The trunks should be trimmed into rough planking on site, with this lumber treated to kill both fungus and insects. I think this could be done with the steam and smoke from the charcoal-burning process, which contains a strong natural creosote. Otherwise we could gather the condensate and either paint the planking with it, or dip it in it.

This way, I believe the sickness could be halted and maybe even prevented from spreading so fast -- and at the same time valuable lumber salvaged. Some of the charcoal might also be of salable quality, suitable for barbecues and so on; the rest could be spread in the forest to improve soil quality.

Either way, whether to reduce human allergies or to try to improve the health of woodlands, we need to act. It is also sensible to derive products in the process that can support jobs and pay back some of the costs.

Recently, through friends in Canada, an excellent example of a woodland product has come into my hands. It is cutlery, made of what normally would be considered waste wood. The cutlery is made in British Columbia and is called Aspenware. It is allergen free, and biodegradable. It is also very light, and should you want to reuse it, it washes easily. The company literature claims that Americans use more than 60 billion pieces of disposable cutlery a year -- most of it plastic made from petrochemicals. This wooden cutlery is far better, and more pleasant to use.

Now I am quite aware of the great disposable-chopsticks debate in Japan. If imported tropical lumber was used to make them, I too would stand against their use. However, if trimmed-out lumber -- such as cedar, for example -- can be utilized, I will readily continue to use them. Disposable chopsticks are hygienic, easy to manipulate and, if saved, they make great kindling to light a fire. (Yes, I know, not so many of you get to light fires in Japan, but you could leave them to burn in a can when the electricity goes out after an earthquake. I've actually seen a can designed for just that.)

I've given a set of Aspenware cultery to my friends at All Nippon Airways, and another to Nagano Gov. Yasuo Tanaka, who is doing his utmost to encourage the wise recycling of trimmed-out lumber in our prefecture, using it for everything from school furniture and classroom paneling to wooden guard rails.

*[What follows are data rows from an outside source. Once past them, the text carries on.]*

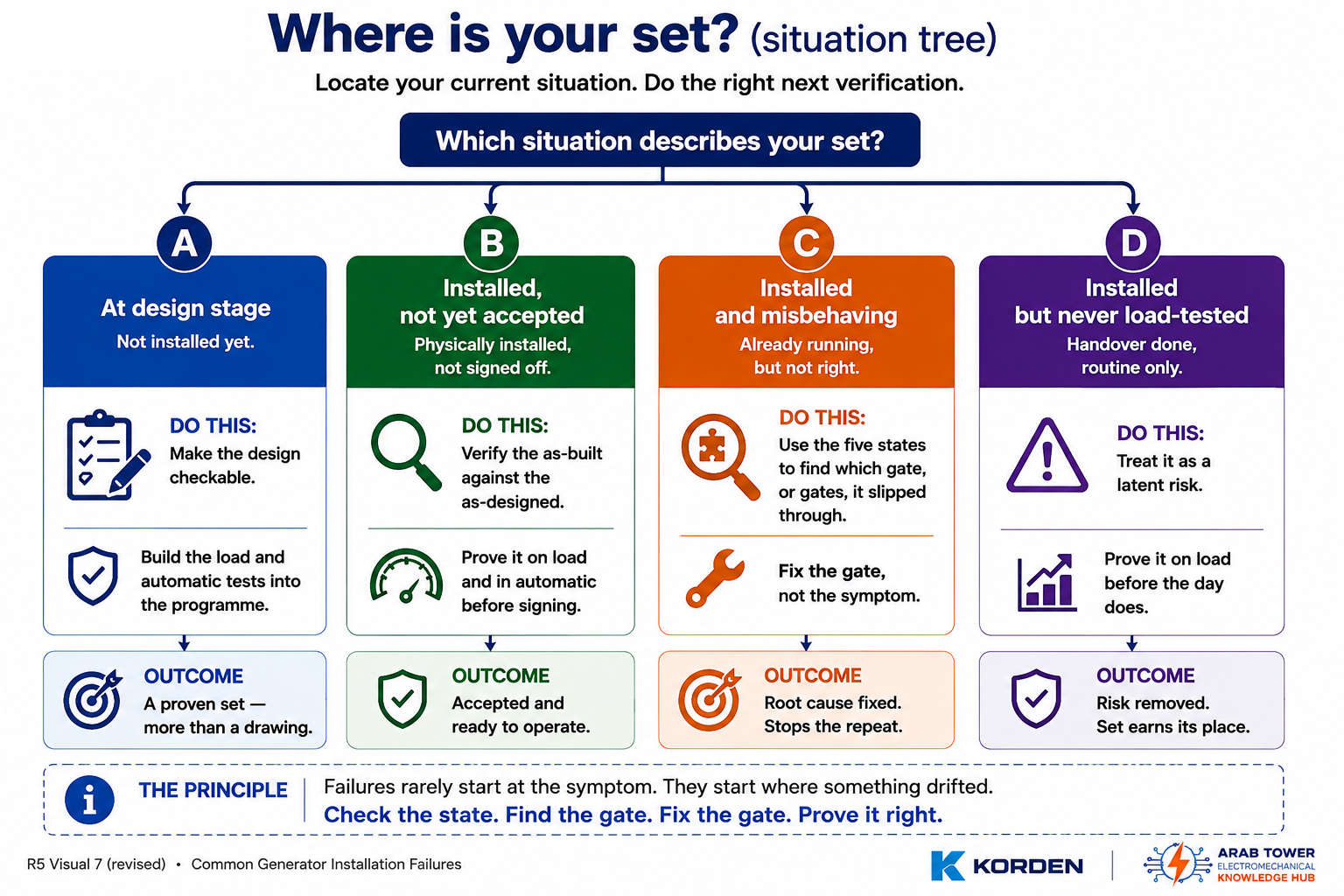 Where is your set? (situation tree)

Locate your current situation. Do the right next verification.

Which situation describes your set?

A

At design stage

Not installed yet.

DO THIS:
Make the design checkable.

Build the load and automatic tests into the programme.

OUTCOME
A proven set — more than a drawing.

B

Installed, not yet accepted

Physically installed, not signed off.

DO THIS:
Verify the as-built against the as-designed.

Prove it on load and in automatic before signing.

OUTCOME
Accepted and ready to operate.

C

Installed and misbehaving

Already running, but not right.

DO THIS:
Use the five states to find which gate, or gates, it slipped through.

Fix the gate, not the symptom.

OUTCOME
Root cause fixed. Stops the repeat.

D

Installed but never load-tested

Handover done, routine only.

DO THIS:
Treat it as a latent risk.

Prove it on load before the day does.

OUTCOME
Risk removed. Set earns its place.

THE PRINCIPLE

Failures rarely start at the symptom. They start where something drifted.
Check the state. Find the gate. Fix the gate. Prove it right.

R5 Visual 7 (revised) • Common Generator Installation Failures

KORDEN

ARAB TOWER ELECTROMECHANICAL KNOWLEDGE HUB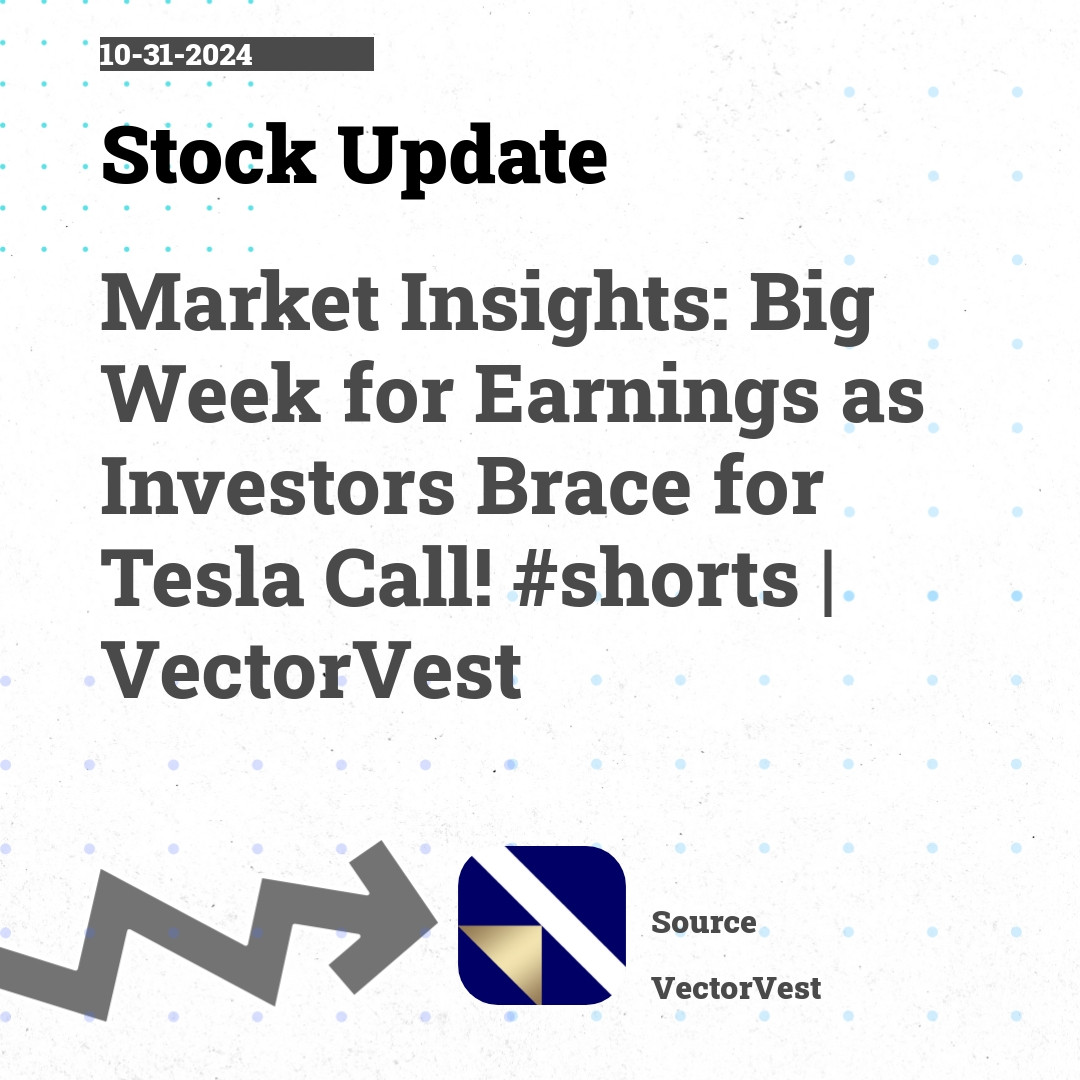 10-31-2024

Stock Update

Market Insights: Big Week for Earnings as Investors Brace for Tesla Call! #shorts | VectorVest

Source

VectorVest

However we use the harvested wood, we cannot allow conifer woods to go on being sickly, nor can we have so much standing dead pine wood or oak wood. It increases the danger of forest fires, and with so much dead wood, a forest fire on steep mountain slopes could easily create intensely hot firestorms. Remember that traditional blacksmiths in Japan use pine charcoal, and that oak makes the very best firewood, burning long and hot. And also remember that only 2 percent or less of Japan's woodland is of old-growth forest, all the rest is either man-made or man-modified -- and it desperately needs to be looked after and properly managed.